- _Required work_
1. According to the beaver blog post, what fish were the anglers after in the Sol Duc river?
2. Resume the beaver blog post, writing on from its last sentence.

- _Provided text_
******

Slide Show

Wednesday, July 6, 2011

I'm a beaver believer

Lake Crescent

It was daylight on the river.  We were fishing for the summer Chinook, steelhead and cutthroat trout in the crystal clear waters of the Sol Duc river. 
I noticed there was something wrong with the water that day.  A small tributary was running mud brown sludge into the crystal blue water of the main river.  I wondered what sort of  industrial criminal would muck up a creek in this enlightened age of strict environmental legislation so I walked upstream to find out. 
What I saw was a textbook example of environmental degradation. 
Trees were being cut right on the shore of the creek. Whoever was doing the cutting must have been a real greenhorn. You could tell from the high ragged stumps that looked like something from the bad old days of logging when we didn’t care how much timber we wasted.
The trees were dropped right in the water so it was no wonder the creek was running pure mud.  Even worse, whoever cut this timber didn’t even bother to truck it to town. The wood just was dumped in the creek and covered with mud. It was an ugly mess that choked off the stream so tight that not even a Bull trout could wiggle through.

******

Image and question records
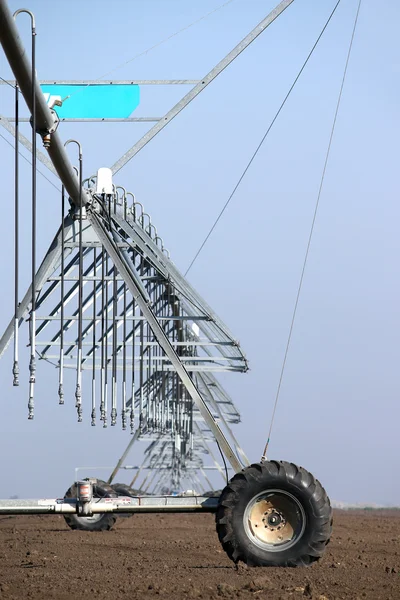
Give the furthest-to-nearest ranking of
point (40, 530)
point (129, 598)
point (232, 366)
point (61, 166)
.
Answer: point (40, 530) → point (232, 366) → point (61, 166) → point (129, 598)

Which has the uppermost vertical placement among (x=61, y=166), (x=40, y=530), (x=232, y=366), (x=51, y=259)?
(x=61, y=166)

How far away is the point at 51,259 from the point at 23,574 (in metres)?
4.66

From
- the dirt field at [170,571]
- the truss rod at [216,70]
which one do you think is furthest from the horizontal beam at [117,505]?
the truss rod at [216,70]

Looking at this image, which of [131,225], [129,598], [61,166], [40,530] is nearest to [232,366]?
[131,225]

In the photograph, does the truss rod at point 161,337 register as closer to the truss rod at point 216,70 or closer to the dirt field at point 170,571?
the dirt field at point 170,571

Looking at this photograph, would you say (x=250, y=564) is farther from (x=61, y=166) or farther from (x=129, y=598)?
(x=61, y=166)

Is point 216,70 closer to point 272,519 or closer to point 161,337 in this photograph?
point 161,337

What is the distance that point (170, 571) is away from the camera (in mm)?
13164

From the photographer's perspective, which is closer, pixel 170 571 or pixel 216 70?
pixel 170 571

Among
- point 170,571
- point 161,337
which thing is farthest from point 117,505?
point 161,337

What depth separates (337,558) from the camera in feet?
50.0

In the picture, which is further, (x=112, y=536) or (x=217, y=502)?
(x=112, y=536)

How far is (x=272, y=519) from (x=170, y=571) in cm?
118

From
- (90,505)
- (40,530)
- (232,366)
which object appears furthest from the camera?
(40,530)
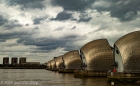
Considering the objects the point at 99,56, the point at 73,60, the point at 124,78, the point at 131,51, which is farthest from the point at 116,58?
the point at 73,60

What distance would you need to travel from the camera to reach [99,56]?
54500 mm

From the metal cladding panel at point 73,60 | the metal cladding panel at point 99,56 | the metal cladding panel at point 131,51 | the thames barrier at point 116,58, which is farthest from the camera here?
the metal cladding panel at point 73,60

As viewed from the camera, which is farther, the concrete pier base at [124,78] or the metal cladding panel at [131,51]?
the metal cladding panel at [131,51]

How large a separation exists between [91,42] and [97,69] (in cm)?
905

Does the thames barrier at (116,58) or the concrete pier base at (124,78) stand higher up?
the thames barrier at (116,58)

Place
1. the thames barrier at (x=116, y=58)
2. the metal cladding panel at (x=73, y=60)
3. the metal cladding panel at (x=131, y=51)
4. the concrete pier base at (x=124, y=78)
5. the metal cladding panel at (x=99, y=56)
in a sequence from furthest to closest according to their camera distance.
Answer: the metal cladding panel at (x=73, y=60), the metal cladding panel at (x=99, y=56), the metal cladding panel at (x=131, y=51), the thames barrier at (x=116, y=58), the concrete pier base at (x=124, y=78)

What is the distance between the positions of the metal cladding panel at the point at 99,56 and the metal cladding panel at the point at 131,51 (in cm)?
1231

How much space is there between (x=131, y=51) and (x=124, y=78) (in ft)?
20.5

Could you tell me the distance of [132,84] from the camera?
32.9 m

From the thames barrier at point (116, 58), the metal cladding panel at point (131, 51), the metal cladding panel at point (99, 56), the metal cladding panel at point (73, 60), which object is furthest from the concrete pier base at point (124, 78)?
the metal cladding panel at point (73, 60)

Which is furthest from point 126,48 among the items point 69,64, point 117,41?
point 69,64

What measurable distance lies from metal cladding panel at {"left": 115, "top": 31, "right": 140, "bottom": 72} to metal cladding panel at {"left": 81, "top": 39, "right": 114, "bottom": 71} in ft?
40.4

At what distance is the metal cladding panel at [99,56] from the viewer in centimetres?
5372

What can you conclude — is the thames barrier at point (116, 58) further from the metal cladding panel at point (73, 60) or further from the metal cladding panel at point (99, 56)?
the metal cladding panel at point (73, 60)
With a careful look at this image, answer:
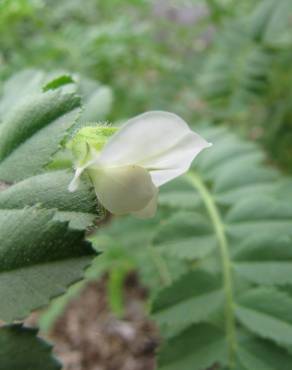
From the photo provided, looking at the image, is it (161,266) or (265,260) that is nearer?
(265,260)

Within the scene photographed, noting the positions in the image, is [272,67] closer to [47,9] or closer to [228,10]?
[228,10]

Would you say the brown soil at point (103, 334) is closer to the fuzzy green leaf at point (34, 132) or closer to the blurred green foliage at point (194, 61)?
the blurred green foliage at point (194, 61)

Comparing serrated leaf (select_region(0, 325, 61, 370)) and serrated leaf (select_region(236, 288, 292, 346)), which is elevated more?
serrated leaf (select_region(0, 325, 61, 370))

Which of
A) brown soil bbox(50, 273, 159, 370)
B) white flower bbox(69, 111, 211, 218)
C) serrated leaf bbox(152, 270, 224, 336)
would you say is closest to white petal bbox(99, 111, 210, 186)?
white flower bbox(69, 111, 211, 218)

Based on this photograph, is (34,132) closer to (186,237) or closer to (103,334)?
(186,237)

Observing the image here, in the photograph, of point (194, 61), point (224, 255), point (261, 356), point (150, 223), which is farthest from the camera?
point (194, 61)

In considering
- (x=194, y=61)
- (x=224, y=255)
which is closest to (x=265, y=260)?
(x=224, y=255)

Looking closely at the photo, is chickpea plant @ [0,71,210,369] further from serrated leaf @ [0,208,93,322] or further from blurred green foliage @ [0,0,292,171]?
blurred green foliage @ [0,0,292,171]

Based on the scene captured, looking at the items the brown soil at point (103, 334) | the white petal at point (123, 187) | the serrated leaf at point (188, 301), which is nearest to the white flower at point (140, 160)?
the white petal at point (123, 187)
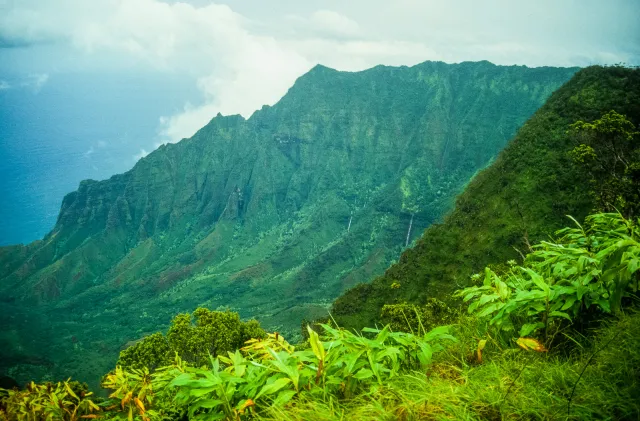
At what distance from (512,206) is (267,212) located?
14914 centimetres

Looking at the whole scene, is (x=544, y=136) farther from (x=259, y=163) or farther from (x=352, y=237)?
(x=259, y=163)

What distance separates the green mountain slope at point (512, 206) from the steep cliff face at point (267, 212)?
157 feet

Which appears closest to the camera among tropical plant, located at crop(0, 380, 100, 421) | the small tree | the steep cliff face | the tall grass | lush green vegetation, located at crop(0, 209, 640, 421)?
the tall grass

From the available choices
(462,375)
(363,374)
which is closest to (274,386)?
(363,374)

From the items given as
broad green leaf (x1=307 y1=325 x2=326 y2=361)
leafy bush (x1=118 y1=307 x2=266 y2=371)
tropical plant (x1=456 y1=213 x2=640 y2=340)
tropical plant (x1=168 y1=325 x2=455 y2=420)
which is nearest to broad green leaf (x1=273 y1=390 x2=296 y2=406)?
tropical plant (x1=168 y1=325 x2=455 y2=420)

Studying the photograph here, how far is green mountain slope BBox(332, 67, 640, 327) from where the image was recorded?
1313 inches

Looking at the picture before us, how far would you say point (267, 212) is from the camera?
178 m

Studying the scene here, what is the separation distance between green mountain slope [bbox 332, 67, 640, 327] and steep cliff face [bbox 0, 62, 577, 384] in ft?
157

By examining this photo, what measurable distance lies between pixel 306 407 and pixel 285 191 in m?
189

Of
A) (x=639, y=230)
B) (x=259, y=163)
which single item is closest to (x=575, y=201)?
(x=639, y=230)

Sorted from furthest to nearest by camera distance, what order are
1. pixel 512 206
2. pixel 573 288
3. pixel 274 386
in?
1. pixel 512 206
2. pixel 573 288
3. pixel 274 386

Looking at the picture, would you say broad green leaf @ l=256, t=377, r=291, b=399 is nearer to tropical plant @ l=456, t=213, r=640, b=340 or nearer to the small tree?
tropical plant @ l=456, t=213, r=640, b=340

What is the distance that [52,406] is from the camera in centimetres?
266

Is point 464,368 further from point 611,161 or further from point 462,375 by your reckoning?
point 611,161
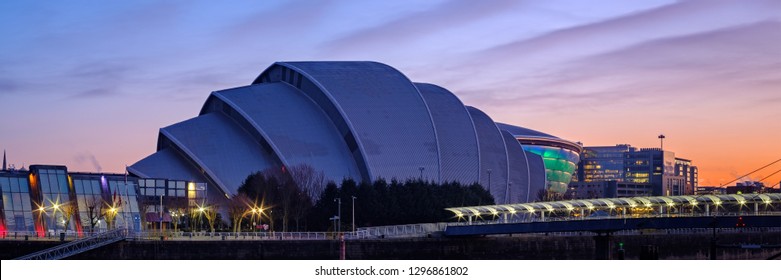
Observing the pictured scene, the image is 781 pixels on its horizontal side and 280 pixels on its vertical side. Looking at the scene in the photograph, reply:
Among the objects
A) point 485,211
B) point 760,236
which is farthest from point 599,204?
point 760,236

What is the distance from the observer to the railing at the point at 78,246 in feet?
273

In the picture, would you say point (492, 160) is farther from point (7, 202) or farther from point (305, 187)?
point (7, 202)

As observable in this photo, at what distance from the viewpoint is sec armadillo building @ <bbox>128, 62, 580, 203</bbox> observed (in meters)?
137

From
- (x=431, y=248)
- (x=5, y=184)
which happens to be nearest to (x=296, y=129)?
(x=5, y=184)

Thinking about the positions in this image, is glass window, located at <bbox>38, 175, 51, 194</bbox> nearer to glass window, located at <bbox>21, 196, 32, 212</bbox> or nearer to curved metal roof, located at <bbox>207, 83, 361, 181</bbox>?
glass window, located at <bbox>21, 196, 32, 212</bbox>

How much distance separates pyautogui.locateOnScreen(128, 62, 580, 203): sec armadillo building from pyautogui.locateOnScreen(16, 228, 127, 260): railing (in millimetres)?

******

- _Answers by task_
1. Summer Chinook, steelhead and cutthroat trout.

2.
What was once a virgin stream in the pristine wilderness, had been transformed into a stagnant pond full of even more unsightly brush piles.
“Beavers,” my fancy friend said. I knew that.
The exploration of America was personally financed by the beaver.  Their fur was used to make felt hats. The Hudson’s Bay Company was formed in 1670. They said it was to find The Northwest Passage, a water route across North America, but all they really found was an “inexhaustible” supply of beaver. 
The explorations by the HBC, aka “here before Christ,” fur brigades gave Britain a claim to 670,000 square miles of what we now call the Pacific Northwest. The United States claimed much of the same area based on the discovery of the Columbia River by Captain Robert Gray in 1792.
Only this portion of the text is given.